Excerpted passage
Content starts

The privacy shield arrangement is a framework allowing the companies to transfer personal data from the European Union (“EU”) to the United States (“US”). This article analyses the ruling of the CJEU in the Schrems II case and lays down its implications on the international data transfer regime.
By: Shail Maheshwari, KIIT, School of Law.
On 16th July 2020, the Court of Justice of the European Union (“CJEU”) unexpectedly declared the E.U.-U.S. Privacy Shield arrangement as invalid in its judgement, Data Protection Commissioner v. Facebook Ireland Ltd., Maximilian Schrems (“Schrems II”). The privacy shield arrangement is a framework allowing the companies to transfer personal data from the European Union (“EU”) to the United States (“US”). The decision of the CJEU means that those companies which seek to transfer the personal data of EU customers to the US have to now solely rely on EU sanctioned legal contracts i.e. Standard Contractual Clauses (“SCC”), which the court held as valid in this judgement.
The Schrems II judgment is a companion to the earlier judgment of the CJEU i.e. Maximilian Schrems v. Data Protection Commissioner (“Schrems I”) which invalidated the E.U.-U.S. Safe Harbour Arrangement which was the predecessor to the privacy shield arrangement.
An Analysis of the Schrems II Judgment
In 2013, the complainant Maximilian Schrems, a privacy activist, had first complained to the Irish Data Protection Commissioner (“DPC”) with regards to Facebook’s data transfer practices.
The complaint primarily concerned the alleged use of SCC by Facebook for data transfer of EU based Facebook users to the US leaving the personal data of users vulnerable to surveillance programs of the US government.
Thus, he sought suspension of data transfer via Facebook pursuant to SCC.
After the complaint was rejected by the DPC, Schrems approached the Irish High Court. The Irish High Court referred various questions to the CJEU for a preliminary ruling. Out of various questions which were referred the two most important questions were
- whether SCCs are valid under the EU Charter of Fundamental Rights (“charter”)?
- whether the EU-US Privacy Shield ensures adequate protection under Article 45 of the General Data Protection Regulations (“GDPR”)?
Validity of SCCs
The CJEU in its ruling clarified the applicability of the GDPR to the transfer of personal data by an economic operator for commercial purposes. It further observed that an economic operator can transfer personal data only if it is established in a member state. However, the level of data protection should be equivalent to that which is guaranteed within the EU by the GDPR in light of the charter.

Content ends

Supplied information
Content starts

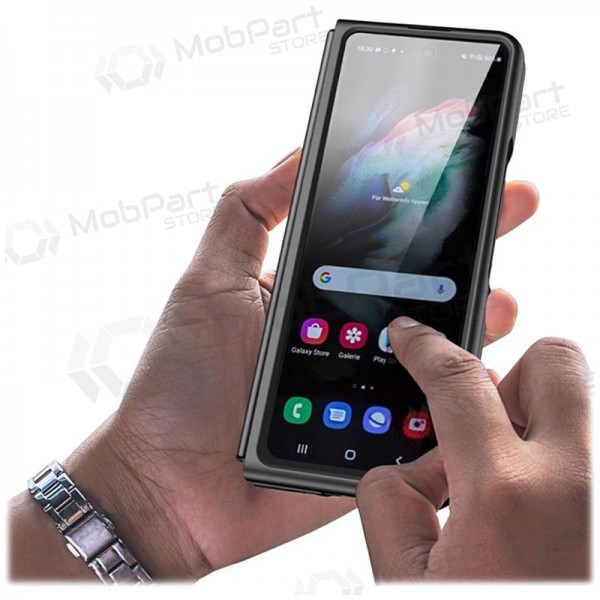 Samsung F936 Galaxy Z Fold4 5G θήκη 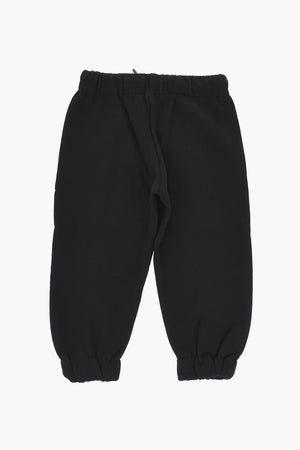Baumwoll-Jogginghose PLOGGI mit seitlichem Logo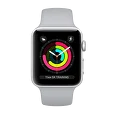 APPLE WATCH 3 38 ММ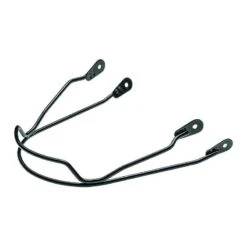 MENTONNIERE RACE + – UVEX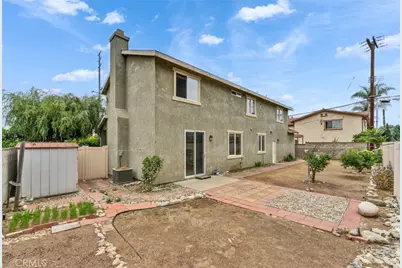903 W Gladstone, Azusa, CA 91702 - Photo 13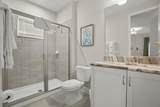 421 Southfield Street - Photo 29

Content ends
Content starts

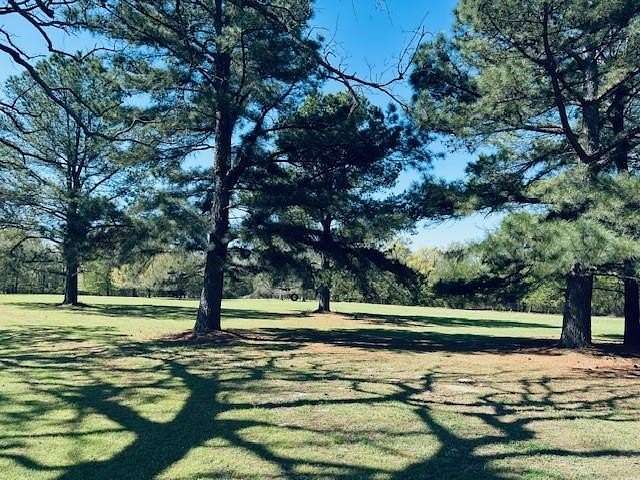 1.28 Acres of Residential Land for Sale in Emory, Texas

Content ends
Content starts

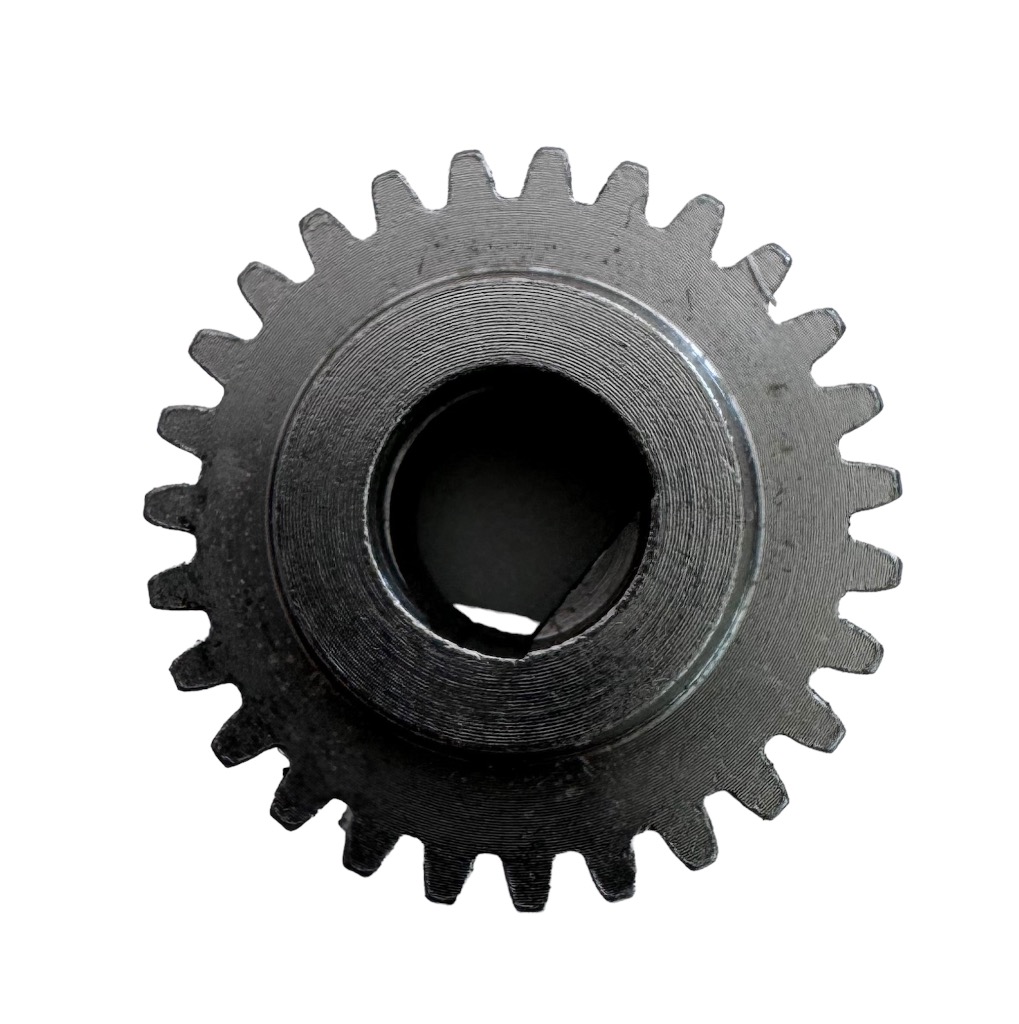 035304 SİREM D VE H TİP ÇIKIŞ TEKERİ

Content ends

Work instruction
Transcribe the passage of the Schrems II article that begins at the words "An Analysis of" and stops after "the US government.".

Exercise output
An Analysis of the Schrems II Judgment
In 2013, the complainant Maximilian Schrems, a privacy activist, had first complained to the Irish Data Protection Commissioner (“DPC”) with regards to Facebook’s data transfer practices.
The complaint primarily concerned the alleged use of SCC by Facebook for data transfer of EU based Facebook users to the US leaving the personal data of users vulnerable to surveillance programs of the US government.